Got this from Steam this weekend. Have played 11 hours of this WW2 grand strategy simulator.
Overview-You can play any country with scenarios that start in '33, '36 and so on. You try to increase your farms for food production and mines for coal, steel and oil. You also need to increase your army and your industrial capability for the inevitable war with your weaker neighbors. You can win the game by conquering certain cities or by having the highest score at scenario end.
Economy-Your nation will have one or more provinces. Each province will usually have a resource; oil, food, coal or steel. You can spend money and invest in upgrades to your infrastructure. For instance you can buy an coal pit to increase coal production a little bit or a coal mine to increase it even more.
Having self-sufficiency in your natural resources is very important. You can buy these resources off of the world market, but it can be hit and miss. Other nations are doing the same. You can sign exclusive trade deals as well. For instance as France I only needed oil. So I bought 50 a turn from the U.S.

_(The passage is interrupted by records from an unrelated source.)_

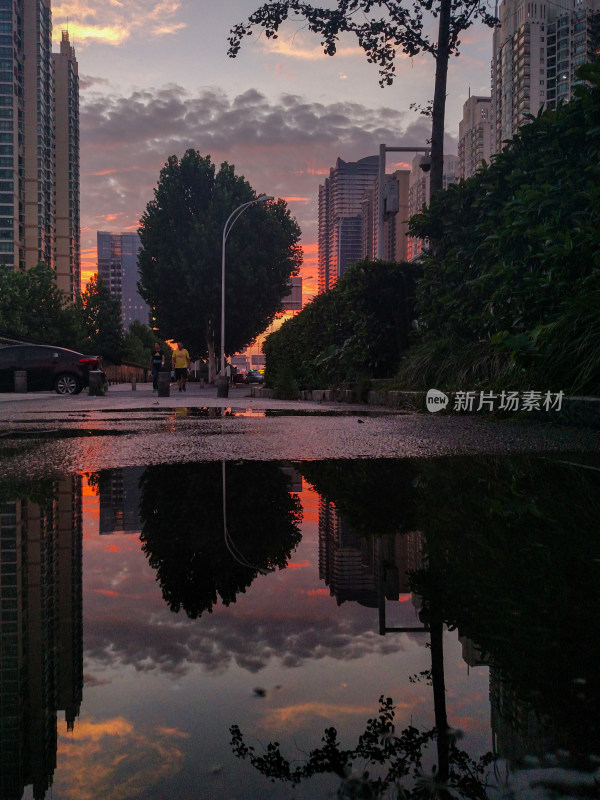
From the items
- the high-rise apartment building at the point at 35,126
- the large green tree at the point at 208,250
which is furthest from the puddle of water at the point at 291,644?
the high-rise apartment building at the point at 35,126

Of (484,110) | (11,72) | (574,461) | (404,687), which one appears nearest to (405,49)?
(574,461)

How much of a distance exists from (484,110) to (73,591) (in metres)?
181

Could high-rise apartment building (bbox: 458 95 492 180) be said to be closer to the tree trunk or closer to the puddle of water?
the tree trunk

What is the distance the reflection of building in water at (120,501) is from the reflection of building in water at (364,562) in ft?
3.08

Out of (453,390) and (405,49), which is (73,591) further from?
(405,49)

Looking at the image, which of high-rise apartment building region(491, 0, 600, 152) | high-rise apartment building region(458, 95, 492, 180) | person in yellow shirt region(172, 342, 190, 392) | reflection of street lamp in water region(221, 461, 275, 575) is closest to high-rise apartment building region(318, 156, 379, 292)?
person in yellow shirt region(172, 342, 190, 392)

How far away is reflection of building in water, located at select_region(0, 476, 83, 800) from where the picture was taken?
139 centimetres

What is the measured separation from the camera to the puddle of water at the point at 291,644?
1339 mm

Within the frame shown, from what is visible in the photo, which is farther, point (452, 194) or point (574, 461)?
point (452, 194)

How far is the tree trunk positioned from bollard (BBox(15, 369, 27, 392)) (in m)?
16.0

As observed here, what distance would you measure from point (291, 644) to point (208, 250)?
41566 mm

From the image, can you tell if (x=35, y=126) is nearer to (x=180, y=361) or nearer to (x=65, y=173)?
(x=65, y=173)

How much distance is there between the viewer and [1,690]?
167cm

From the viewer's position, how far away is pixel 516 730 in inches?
57.0
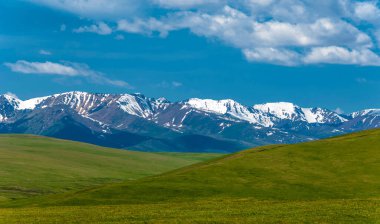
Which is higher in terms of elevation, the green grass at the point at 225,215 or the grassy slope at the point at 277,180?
the grassy slope at the point at 277,180

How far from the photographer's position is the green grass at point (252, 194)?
68625 millimetres

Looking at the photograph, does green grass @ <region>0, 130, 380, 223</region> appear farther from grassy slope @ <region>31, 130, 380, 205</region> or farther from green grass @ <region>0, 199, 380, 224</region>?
green grass @ <region>0, 199, 380, 224</region>

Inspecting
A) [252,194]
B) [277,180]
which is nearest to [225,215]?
[252,194]

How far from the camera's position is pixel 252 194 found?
365 ft

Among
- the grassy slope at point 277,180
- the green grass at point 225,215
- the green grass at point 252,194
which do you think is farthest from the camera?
the grassy slope at point 277,180

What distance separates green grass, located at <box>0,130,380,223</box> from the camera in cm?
6862

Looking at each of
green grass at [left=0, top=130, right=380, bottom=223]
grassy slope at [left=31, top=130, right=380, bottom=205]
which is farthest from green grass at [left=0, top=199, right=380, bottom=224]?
grassy slope at [left=31, top=130, right=380, bottom=205]

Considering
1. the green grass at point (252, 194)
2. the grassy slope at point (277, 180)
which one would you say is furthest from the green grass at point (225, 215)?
the grassy slope at point (277, 180)

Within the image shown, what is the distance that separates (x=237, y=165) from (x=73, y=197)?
150 feet

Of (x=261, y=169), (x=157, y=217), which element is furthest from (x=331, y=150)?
(x=157, y=217)

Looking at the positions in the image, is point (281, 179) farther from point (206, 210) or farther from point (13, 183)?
point (13, 183)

Industry-Each city you own has a certain number of factories. You can increase this number to speed up production in that city. So you can increase Paris' IP's from 30 to say 50. Then you can build a infantry that costs 100 IPs in two turns there. You can also build universities (research), academies, and specific factories. For example, you can't build aircraft in a city without a aircraft factory.
Armies-You can build infantry, tanks, artillery, fighters, bombers all the usual stuff. You spend "Arms" at factories to field them and mechanized units require oil and can even run out of gas (which I love). You can name any unit any name you want and can send the "Bismark" out to sea alone if that's your thing.
Stuff I'm a bit fuzzy on-Diplomacy. It does seems like you can do a few things in diplomacy.
But is it fun?-Heck yeah. If you like Hearts of Iron, this is a simpler, cleaner and faster playing version. The AI, so far, seems average but you can ramp up the difficulty level if needed. Twice I've played France, lost the first game and won the second thanks to the UK and USSR wearing down the Axis for two years before I jumped in. There are lots of nice little touches (like upgrading a unit with a single click), but other design decisions leave me scratching my head. Really glad I waited for its three patches before I purchased as it's mostly bug-free from my limited time playing.